# start of TASK INPUT

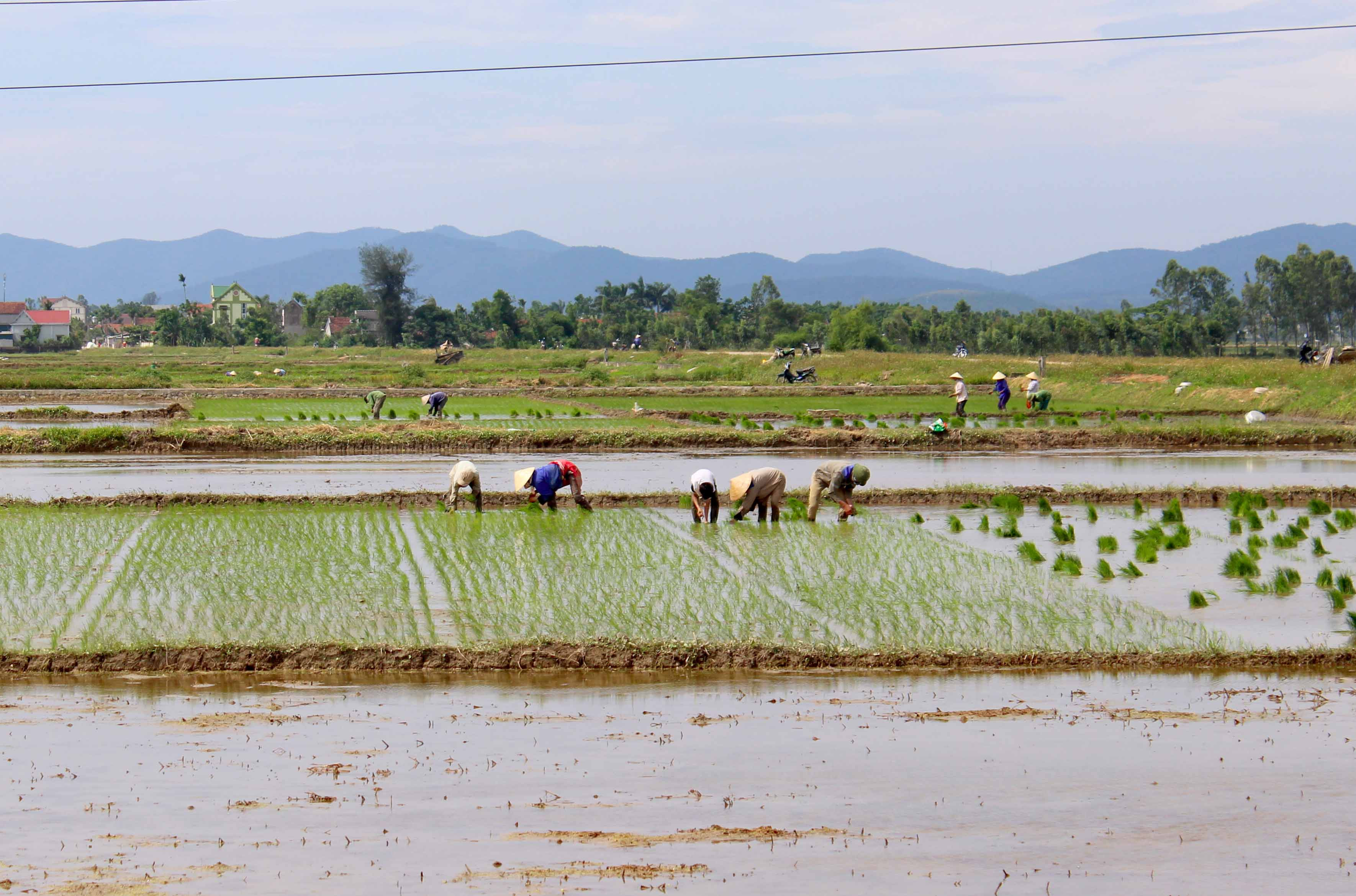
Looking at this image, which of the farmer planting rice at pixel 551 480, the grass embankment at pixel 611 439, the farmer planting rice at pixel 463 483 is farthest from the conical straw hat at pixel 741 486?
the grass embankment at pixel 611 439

# end of TASK INPUT
# start of TASK INPUT

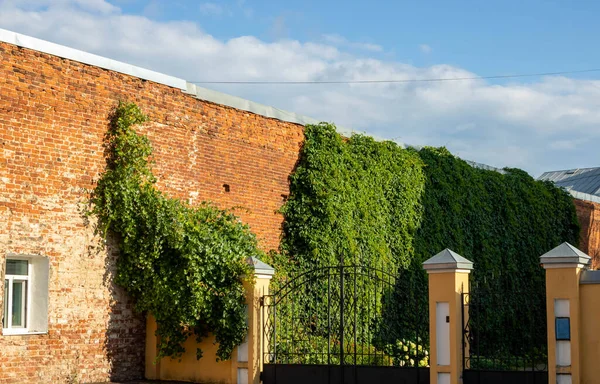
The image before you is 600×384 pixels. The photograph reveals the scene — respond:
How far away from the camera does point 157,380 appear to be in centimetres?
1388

# end of TASK INPUT

Return every line above that contains the string "embankment", copying each one in full.

Looking at this image, which of the farmer planting rice at pixel 551 480, the grass embankment at pixel 611 439, the farmer planting rice at pixel 463 483 is farthest from the conical straw hat at pixel 741 486?
the grass embankment at pixel 611 439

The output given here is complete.